Haney has been adamant that bodybuilders shouldn’t train like powerlifters and has always been concerned with having a strong mind-muscle connection and creating the best muscle contractions possible.

Take Home Lesson: Quality contractions over pure weight. If you work on mindfully contracting your muscles properly, you don’t need to lift massive amounts of pain and injury-inducing weight.

 

Dorian Yates

Quality Over Quantity

Dorian Yates

Back in the day, the only way to train was high volume, high frequency. It was normal to hear someone like Arnold training each body part 3 times per week and 15 or more working sets per body part.

Following the wisdom from Mike Mentzer and other bodybuilders who preached a training style that emphasizes on recovery, Dorian would train 4 times per week and only hitting each muscle with a handful of exercises.

Take Home Lesson: While you don’t have to exactly copy the way someone trains, you can use their knowledge to train differently than the mainstream and make some great progress.

Frank Zane

Proportion And Symmetry Make Your Physique

Frank Zane

Zane is a three-time Mr. Olympia and his physique sparked a movement from mass to aesthetics in the bodybuilding industry.

Frank was notorious for using light weights for his aesthetic and symmetrical physique. Joe Weider urged him to use heavier weights and that helped him find the size necessary to be successful at the Olympia.

Take Home Lesson: Zane is one of only 3 men who beat Arnold Schwarzenegger and he was also one of the very few to win being under 200 pounds. Spend mindful time and effort into creating an aesthetic and symmetrical physique.

Dexter Jackson

Put Your Ego Aside And Grow

Dexter Jackson

After cresting 40 years, Dexter seemed to be winding down an awesome bodybuilding career. With 3 Mr. Olympia titles and 3 Arnold Classic titles, Dexter seemed to know exactly what to do for success.

Dexter set his ego aside and hired George Farah as his nutrition coach and moved out to Venice Beach to train under Charles Glass. Since Dexter knew he hadn’t been doing what he’s supposed to in the kitchen or gym, he hired people to help him remedy this.

If Dexter had been stubborn and ego-driven, he has admitted to retiring years earlier than he did.

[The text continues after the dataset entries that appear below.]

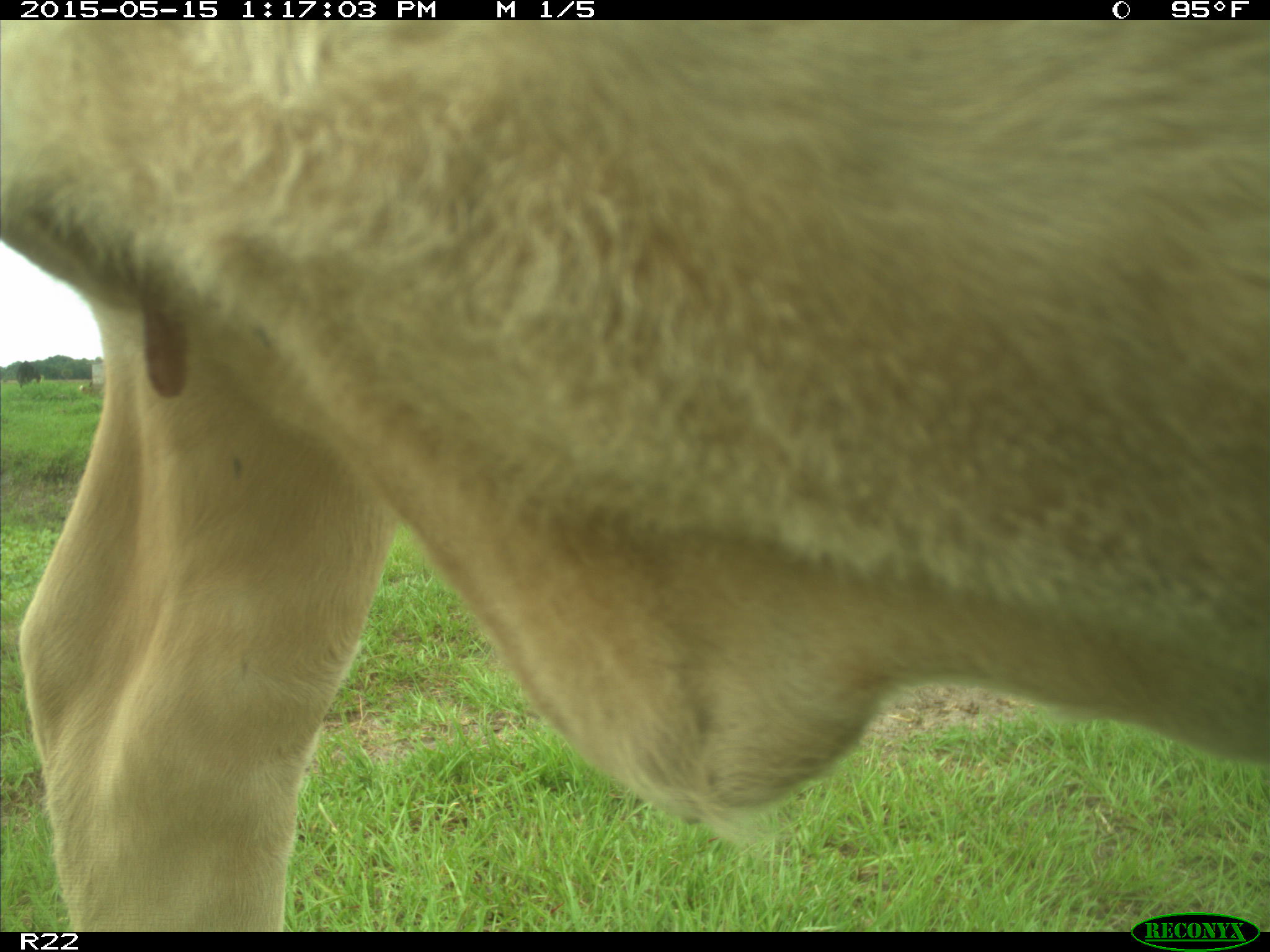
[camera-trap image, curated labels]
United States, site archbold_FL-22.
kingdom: Animalia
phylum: Chordata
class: Mammalia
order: Artiodactyla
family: Bovidae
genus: Bos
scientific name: Bos taurus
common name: domestic cow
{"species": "Bos taurus (domestic cow)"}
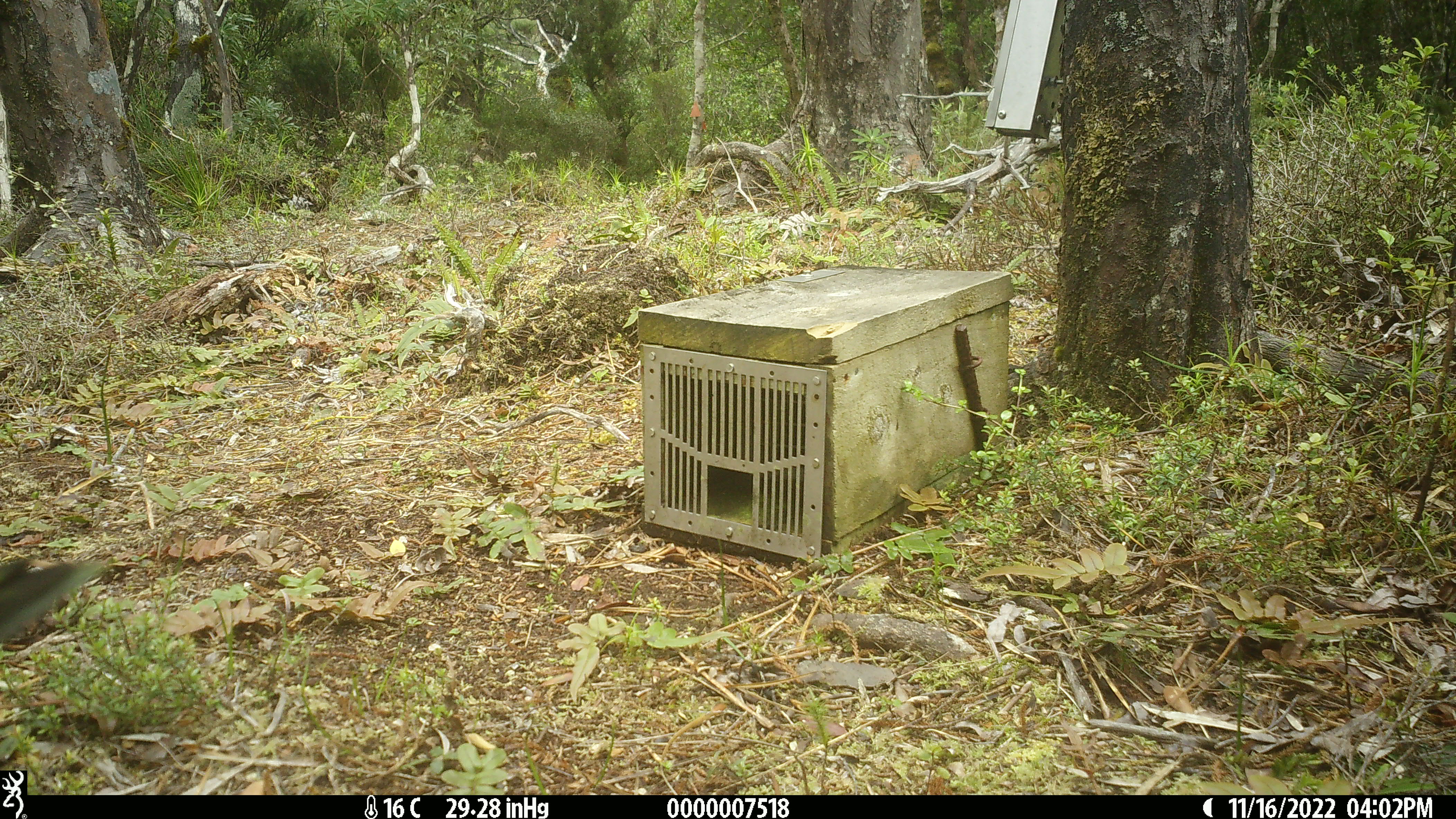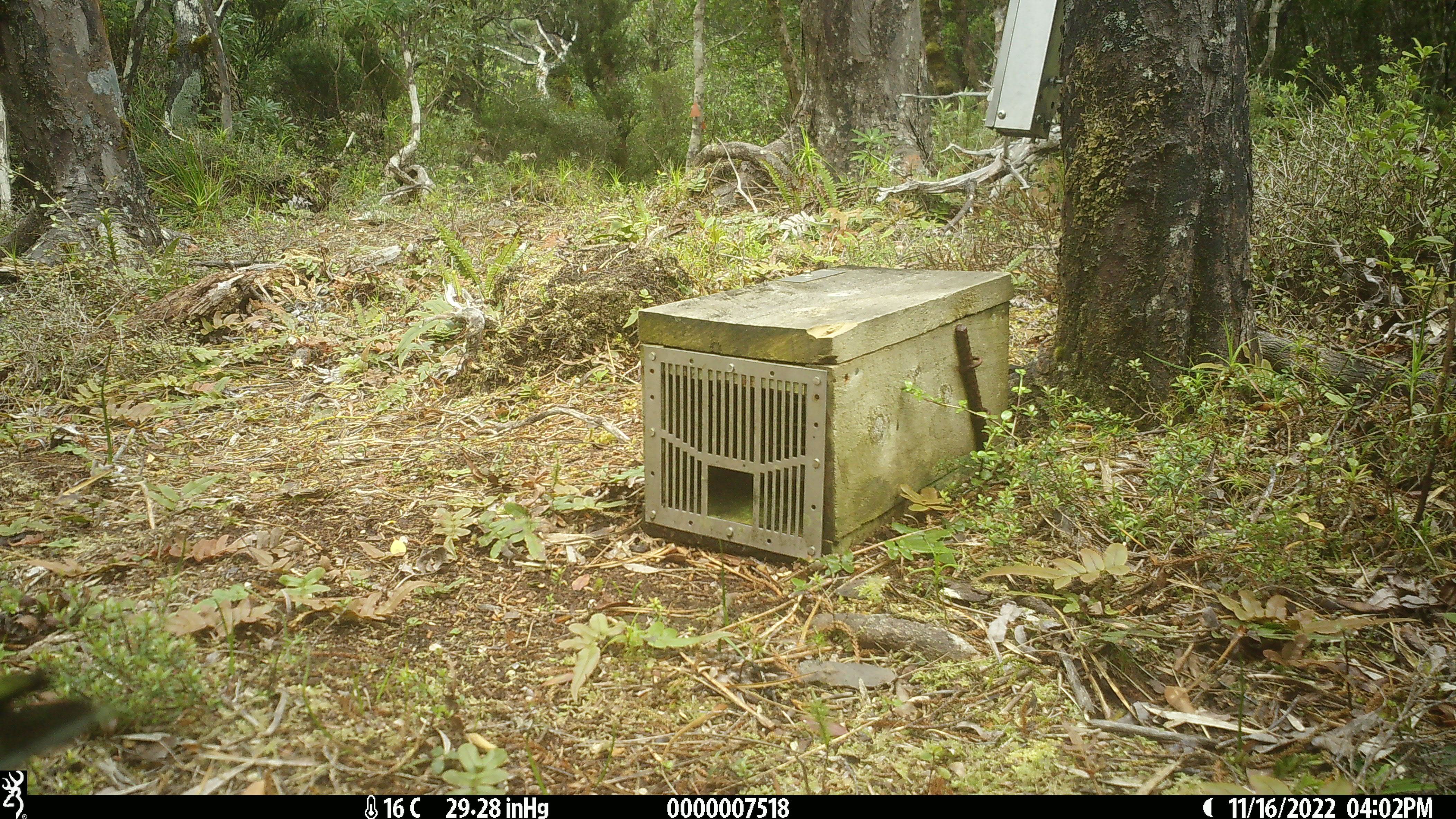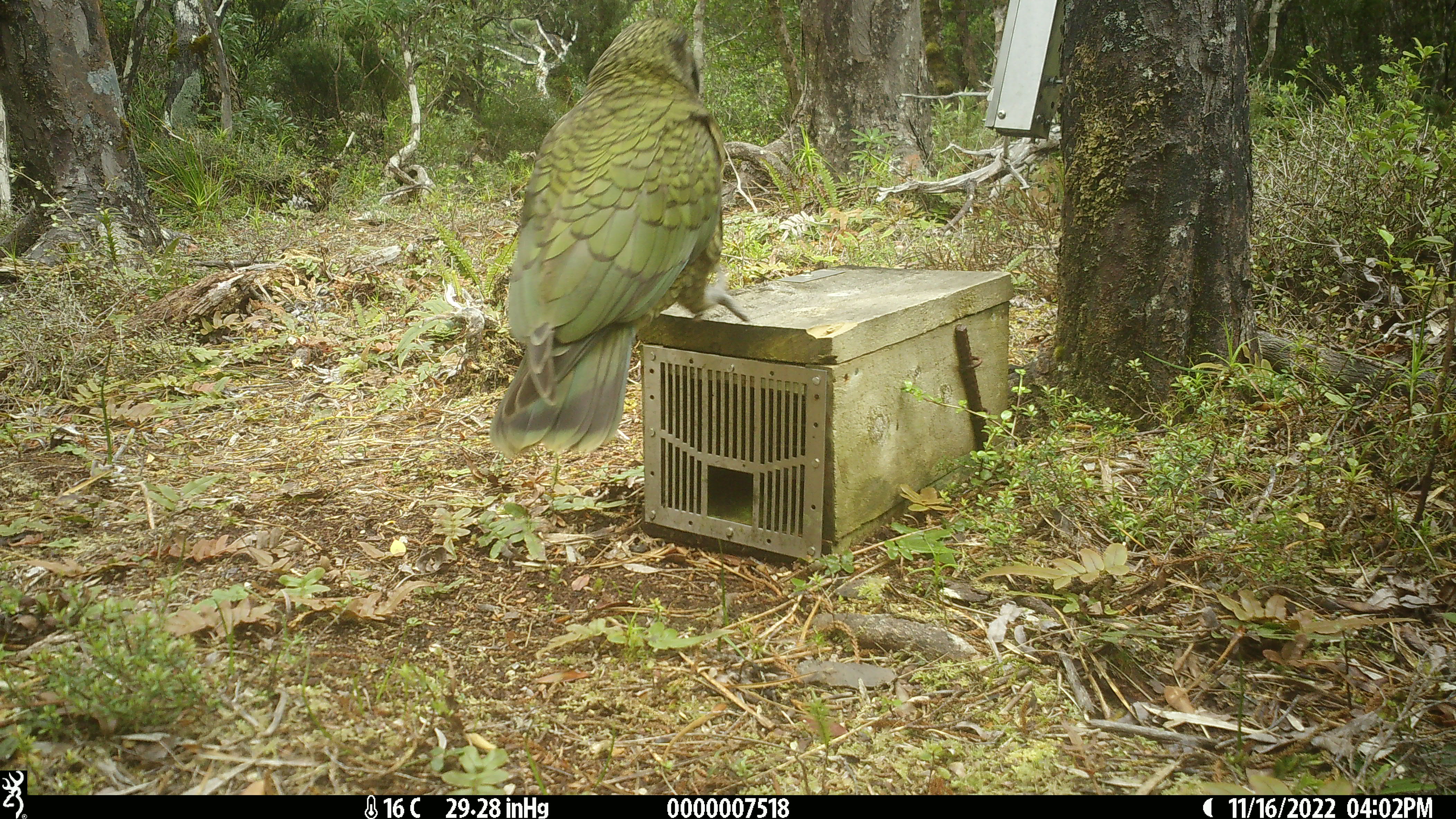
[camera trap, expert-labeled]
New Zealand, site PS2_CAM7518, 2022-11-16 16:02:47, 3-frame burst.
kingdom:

Take Home Lesson: Set your ego aside and do what’s best for your success.

Franco Columbu

Lift Heavy As Hell

Franco Columbu

Franco, a longtime friend of Arnold, competed in the first World’s Strongest Man competition and placed 5th overall. Not only did he weigh much less than his opponents but he came from a bodybuilding background.

Franco was forced to drop out of the competition due to an extremely bad injury he incurred after competing in the “refrigerator race.” This race was a downhill race where you had a refrigerator strapped to your back. Franco stumbled and dislocated his leg all while on national television.

After that, Franco came back and won the 1980 Mr. Olympia.

Take Home Lesson: Franco was considered one of the world’s strongest men and also was an award-winning bodybuilder. Unlike Zane, Franco was an advocate for lifting heavy as hell.

Arnold Schwarzenegger

Do Whatever It Takes To Win

Arnold Schwarzenegger

You didn’t think I would write an article about some of the bodybuilding greats and not have Arnold in it? Shame on you.

Arnold dreamed about moving to the US since he was 10 years old and saw bodybuilding as a way to do so. At the age of 21 with poor English skills, he trained at Gold’s Gym in Venice under Joe Weider.

Arnold wrote an autobiography and weight-training guide in 1977 called Arnold: The Education of a Bodybuilder and became a huge success.

Arnold has changed the sport of bodybuilding for good and thanks to his tenacity he’s given us all a sport, venues, and plenty of motivational pictures to get any meathead pumped up.

Take Home Lesson: Have a dream and do whatever it takes to get you there.